Written request:
Write out the records below word for word, keeping every line the same.

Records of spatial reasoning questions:
»»
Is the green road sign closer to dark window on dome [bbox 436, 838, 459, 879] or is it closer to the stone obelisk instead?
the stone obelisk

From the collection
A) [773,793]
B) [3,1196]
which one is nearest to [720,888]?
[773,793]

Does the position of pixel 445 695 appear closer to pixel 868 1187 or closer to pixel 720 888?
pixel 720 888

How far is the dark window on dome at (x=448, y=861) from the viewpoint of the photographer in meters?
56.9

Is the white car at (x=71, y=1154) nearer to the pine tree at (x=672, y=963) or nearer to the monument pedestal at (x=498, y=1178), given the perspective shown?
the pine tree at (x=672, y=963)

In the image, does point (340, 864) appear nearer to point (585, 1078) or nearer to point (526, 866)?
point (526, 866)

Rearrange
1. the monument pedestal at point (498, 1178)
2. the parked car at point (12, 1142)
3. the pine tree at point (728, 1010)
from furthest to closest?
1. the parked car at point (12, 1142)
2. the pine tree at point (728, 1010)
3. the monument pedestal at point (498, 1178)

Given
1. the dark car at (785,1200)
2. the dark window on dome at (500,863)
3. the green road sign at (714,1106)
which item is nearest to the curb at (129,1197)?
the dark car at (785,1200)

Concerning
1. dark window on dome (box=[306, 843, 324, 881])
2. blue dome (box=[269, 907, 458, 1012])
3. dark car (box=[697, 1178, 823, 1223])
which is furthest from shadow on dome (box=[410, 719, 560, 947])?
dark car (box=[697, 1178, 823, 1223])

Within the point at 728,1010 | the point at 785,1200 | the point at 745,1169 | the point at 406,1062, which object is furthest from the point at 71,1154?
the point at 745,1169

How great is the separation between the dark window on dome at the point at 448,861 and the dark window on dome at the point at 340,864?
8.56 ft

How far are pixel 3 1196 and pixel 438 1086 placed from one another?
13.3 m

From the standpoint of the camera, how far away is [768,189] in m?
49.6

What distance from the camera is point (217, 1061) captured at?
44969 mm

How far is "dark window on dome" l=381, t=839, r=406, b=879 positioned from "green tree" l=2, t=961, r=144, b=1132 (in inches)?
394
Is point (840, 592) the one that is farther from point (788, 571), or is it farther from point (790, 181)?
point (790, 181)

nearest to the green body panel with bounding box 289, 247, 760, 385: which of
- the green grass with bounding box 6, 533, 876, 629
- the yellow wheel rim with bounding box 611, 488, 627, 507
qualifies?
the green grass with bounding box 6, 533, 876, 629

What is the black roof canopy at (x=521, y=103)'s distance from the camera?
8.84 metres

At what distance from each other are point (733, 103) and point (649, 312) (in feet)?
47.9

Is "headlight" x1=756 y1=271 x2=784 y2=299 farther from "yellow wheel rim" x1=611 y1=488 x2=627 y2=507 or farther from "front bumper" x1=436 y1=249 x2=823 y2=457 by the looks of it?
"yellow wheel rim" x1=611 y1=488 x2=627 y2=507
««
Exercise output:
Is the green road sign closer to dark window on dome [bbox 436, 838, 459, 879] or is it closer to the stone obelisk instead?
the stone obelisk

From the collection
A) [773,793]
B) [3,1196]
which one is nearest to [720,888]?
[773,793]

Does the position of pixel 445 695 appear closer to pixel 868 1187 or closer to pixel 720 888?
pixel 720 888

How far is the dark window on dome at (x=448, y=861) from the viewpoint of the photographer in meters?
56.9

Is the white car at (x=71, y=1154) nearer to the pine tree at (x=672, y=963) or nearer to the monument pedestal at (x=498, y=1178), given the perspective shown?
the pine tree at (x=672, y=963)

In the image, does point (340, 864) appear nearer to point (585, 1078) or nearer to point (526, 866)?
point (526, 866)

Rearrange
1. the monument pedestal at point (498, 1178)
2. the parked car at point (12, 1142)
3. the pine tree at point (728, 1010)
from furthest to closest?
1. the parked car at point (12, 1142)
2. the pine tree at point (728, 1010)
3. the monument pedestal at point (498, 1178)

Given
1. the dark car at (785,1200)
2. the dark window on dome at (500,863)
3. the green road sign at (714,1106)
which item is nearest to the curb at (129,1197)?
the dark car at (785,1200)

Concerning
1. dark window on dome (box=[306, 843, 324, 881])
2. blue dome (box=[269, 907, 458, 1012])
3. dark car (box=[697, 1178, 823, 1223])
which is furthest from shadow on dome (box=[410, 719, 560, 947])?
dark car (box=[697, 1178, 823, 1223])

Within the point at 728,1010 | the point at 785,1200 | the point at 745,1169 | the point at 406,1062, which object is furthest from the point at 71,1154?
the point at 745,1169

How great is the separation between the dark window on dome at the point at 448,861 and the dark window on dome at the point at 340,864?
8.56 ft

How far are pixel 3 1196 and pixel 438 1086 placed from one another?
13.3 m

From the standpoint of the camera, how far away is [768,189] in m?
49.6

What distance from the camera is point (217, 1061) captured at?
44969 mm

How far is "dark window on dome" l=381, t=839, r=406, b=879 positioned from "green tree" l=2, t=961, r=144, b=1132 (in inches)?
394
Is point (840, 592) the one that is farther from point (788, 571), or is it farther from point (790, 181)?
point (790, 181)

nearest to the green body panel with bounding box 289, 247, 760, 385: which of
- the green grass with bounding box 6, 533, 876, 629
- the yellow wheel rim with bounding box 611, 488, 627, 507
qualifies?
the green grass with bounding box 6, 533, 876, 629

What is the black roof canopy at (x=521, y=103)'s distance from the camera?
8.84 metres

At what distance from each other are point (733, 103) and point (649, 312) (in feet)?
47.9

Is "headlight" x1=756 y1=271 x2=784 y2=299 farther from "yellow wheel rim" x1=611 y1=488 x2=627 y2=507 or farther from "front bumper" x1=436 y1=249 x2=823 y2=457 by the looks of it?
"yellow wheel rim" x1=611 y1=488 x2=627 y2=507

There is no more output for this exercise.